Indic Keyboard

Updated Below

A new Indic Keyboard released by the software collective Swathanthra Malayalam Computing allows users to type in 15 Indian languages on Android. The app is currently available as a free download on Google Play Store and is compatible with all Android devices running on Android version 4.1 (Jelly Bean) or later.

This app was developed as part of the ongoing Government of India-supported Android R&D project of ICFOSS (International Centre For Free and Open Source Software), an independent organisation set up by the Kerala government to popularize open source software.

Supported Languages: The app currently supports Indian languages like Assamese, Bengali, Gujarati, Hindi, Kannada, Malayalam, Marathi, Nepali, Oriya, Punjabi, Sanskrit, Sinhalese, Tamil, Telugu, Urdu. What’s worth noting here is the support for lesser spoken languages like Sanskrit.

Remember that while other third-party input apps like Swiftkey, Swype and Adaptxt also offer Indic keyboards to users, these offer fewer options for Indian languages as of now: Adaptxt supports 12 languages while Swype supports four languages and Swiftkey offers a Hindi keyboard.  Google also has a Hindi input & transliteration app on Android.

How does it work?

Once installed, users can open the app and follow the on-screen instructions to set the keyboard as their preferred input method and enable the languages of their preference.
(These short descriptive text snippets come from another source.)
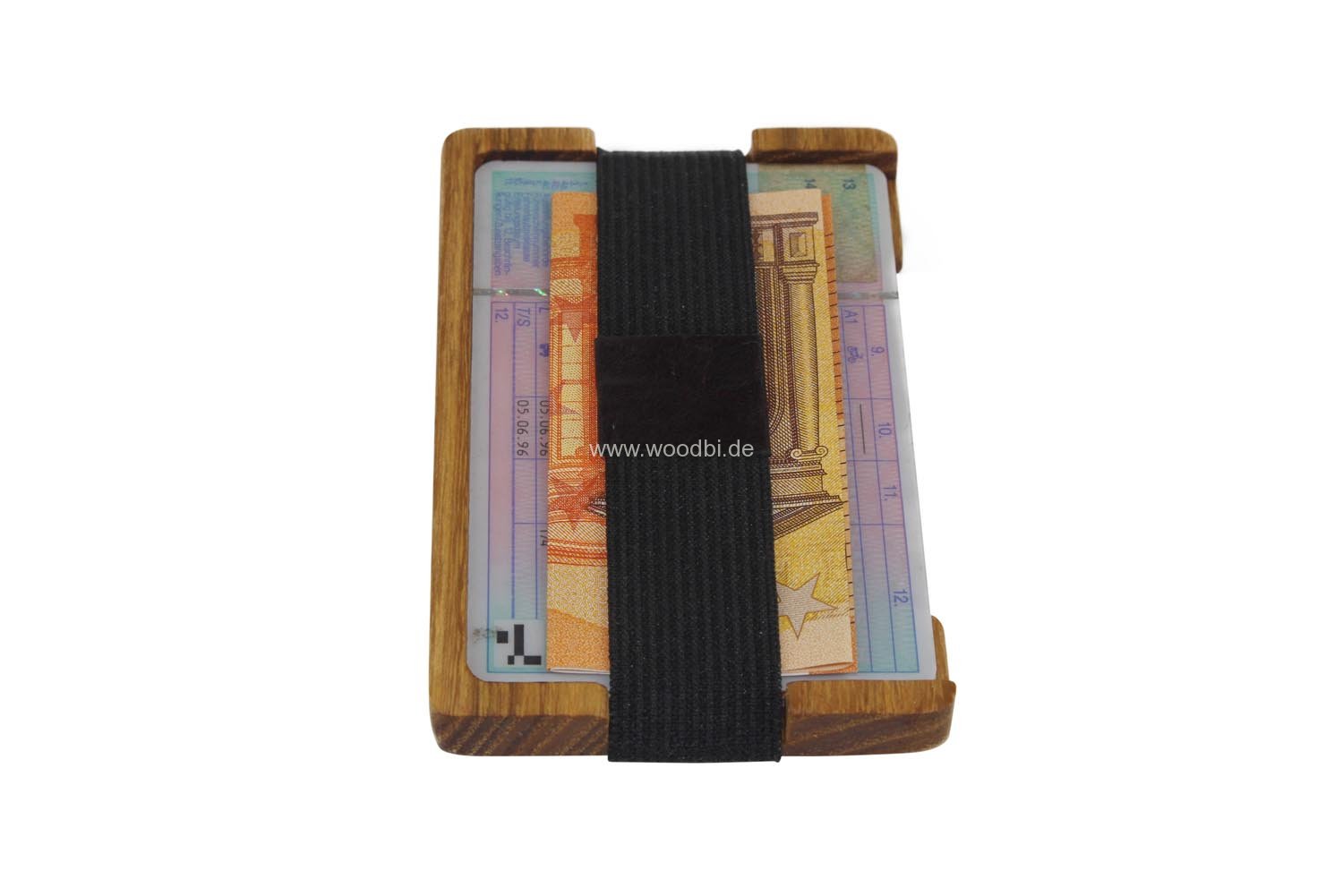 Kleine_brieftasche_holz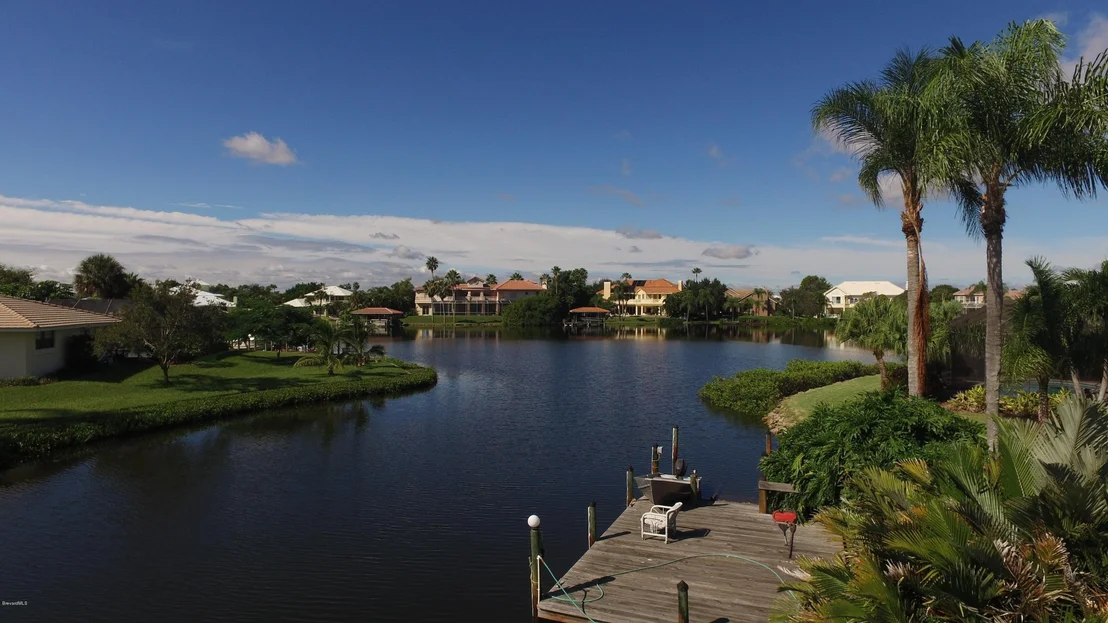 Photo of 477 Sailfish Cove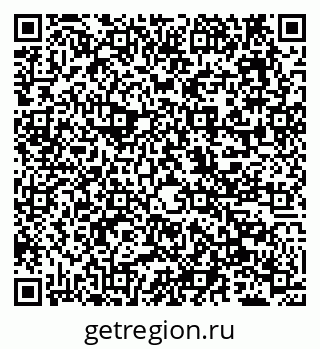 79638158462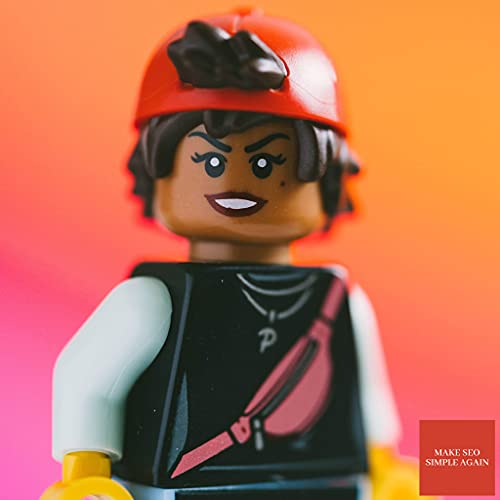 "Forget the money, there has to be respect" - Chima Mmeje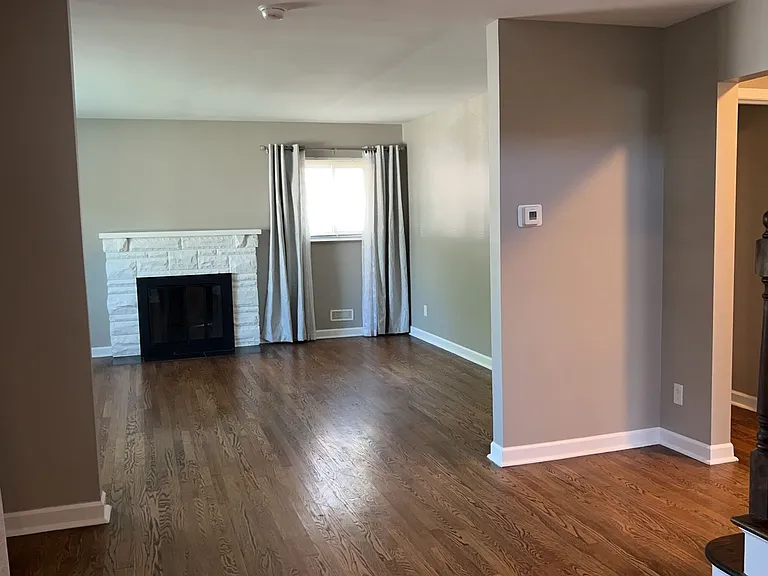 2772 Brandon Rd — Photo 6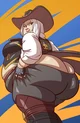 Fat Ashe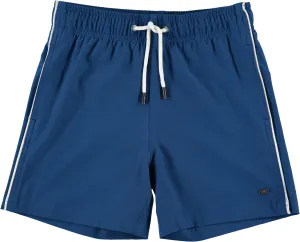 Hydra Boys Swimwear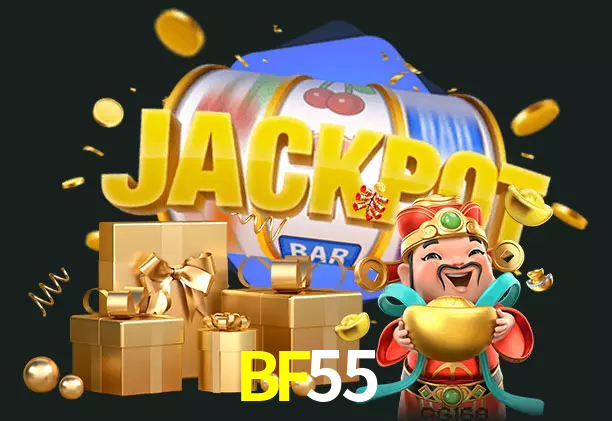 BF55 bet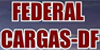 FEDERAL CARGAS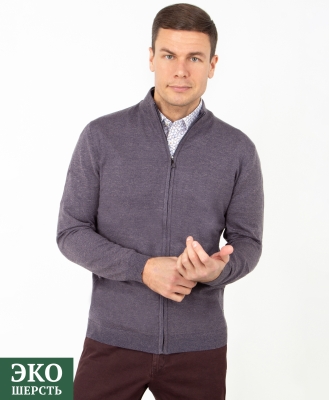  THOMAS BERGER (8312, 176-182, 52, b05)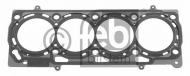Прокладкa FEBI BILSTEIN 31372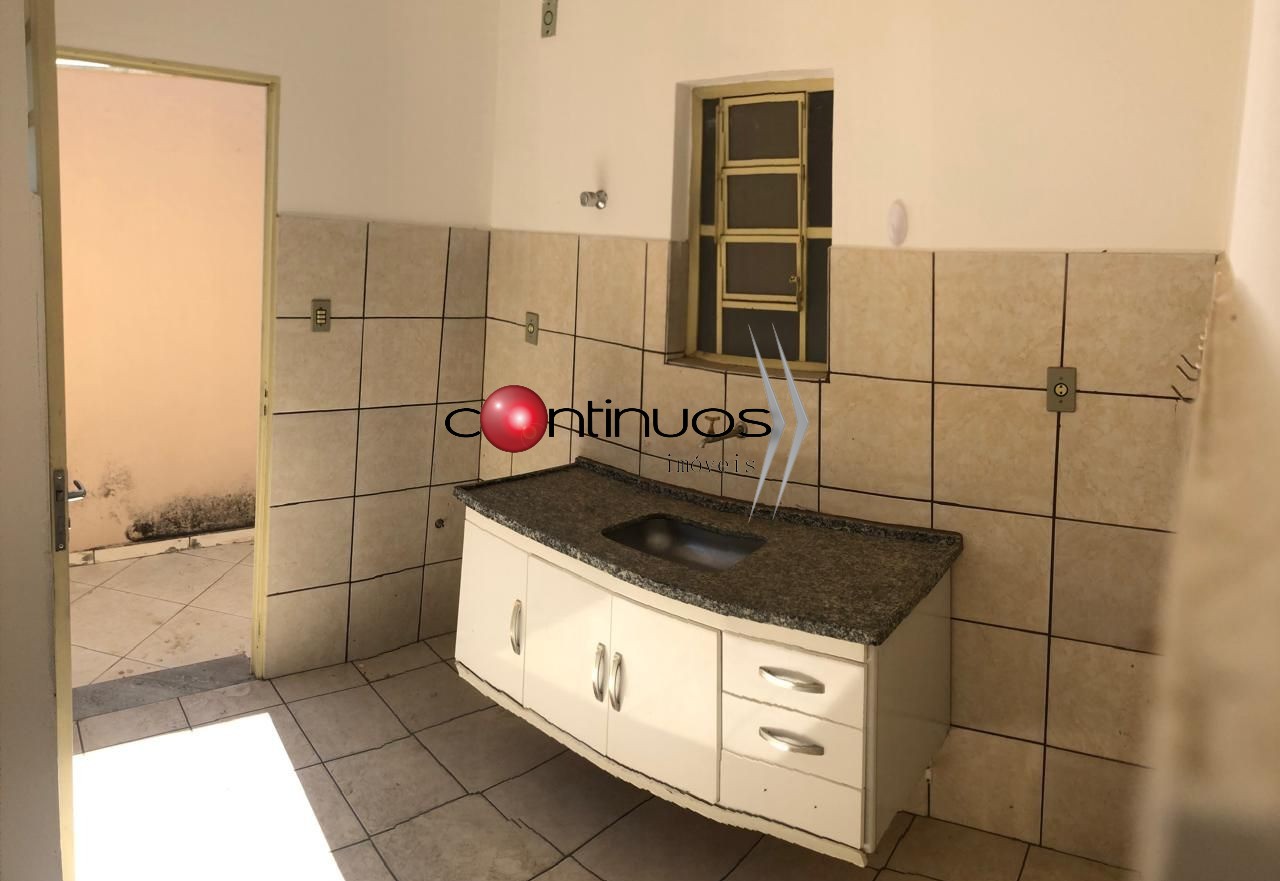 Casa, 2 quartos, 136 m² - Foto 6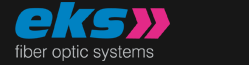 eks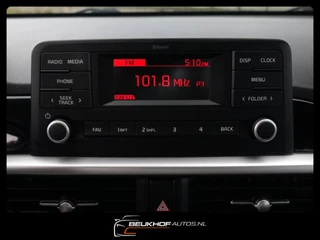 Kia Picanto – thumbnail 28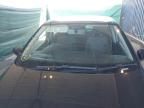 2012 VOLKSWAGEN POLO MATCH for sale at Copart SANDTOFT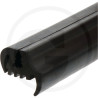 Uszczelka 5,4x24 -5m4059139279999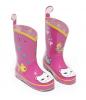 Прикрепленное изображение: boot_lucky_cat.jpg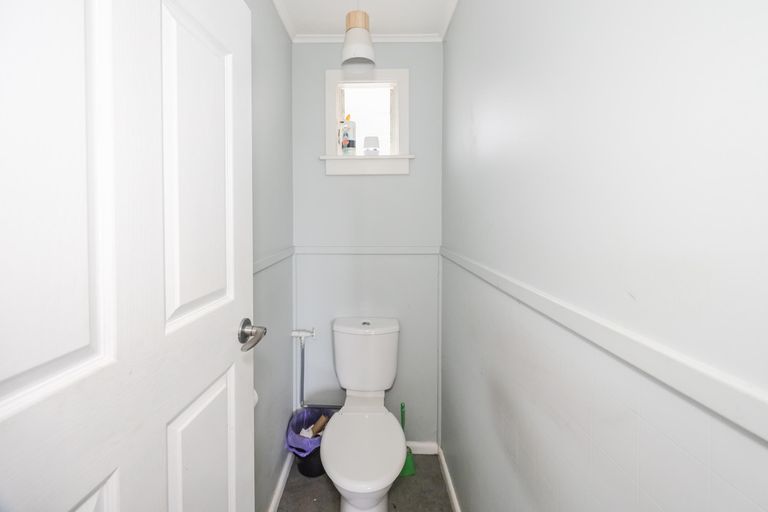 Photo of property in 8 Fernbrook Road, Oamaru North, Oamaru, 9400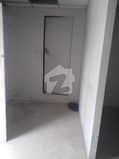 6 6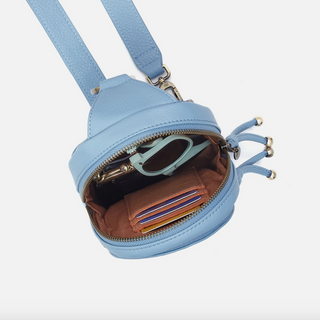 Cass Small Sling Bag - dolly mama boutique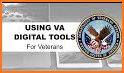 VA Rx Refill related image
Alternately, one can also enable the keyboard from the language & input option in the phone settings, quite similar to other third party keyboard apps on Android.

What’s interesting here is that the app offers three types of keyboard layouts for most of the supported languages: a regular phonetic layout, a standard InScript layout and a transliteration layout which allows users to type the word in English letters which gets automatically transliterated to that specific language. For instance, one can type Kannada words in English which gets automatically transliterated to Kannada.

Indic Language options Indic Language keyboard

What’s missing though is the additional text input features like text prediction, word completion, or error corrections which has now become quite common with a majority of third party keyboard apps like Swiftkey, Swype and Adaptxt among others. We hope that the collective adds these features to the app in the forthcoming versions. Update: Indic Keyboard app developer Jishnu Mohan has informed that he has already implemented gesture typing and word suggestions to the app and is currently beta testing the app (video demo). Going forward, he plans to add phonetic layouts for Urdu & Oriya and dictionaries for Nepali, Oriya, Marathi and Assamese.

We also noticed that some of these language keyboards are not loading properly and appearing as blank on Nexus 4. We’re not quite sure if this is because of issues with the operating system or the device (We tried it on Nexus 4 running on Android 4.4.2). Update: Mohan has informed that languages like Gujarati and Punjabi are not supported by default on stock Android, due to which they are not appearing on the Nexus 4, however it should work fine on select Samsung devices like the Galaxy S3.

Earlier this month, ICFOSS had also stated its plans to create a standard set of Malayalam words that developers can use while creating interfaces for mobile apps, so that it is easier for them to add support for Malayalam language within their apps.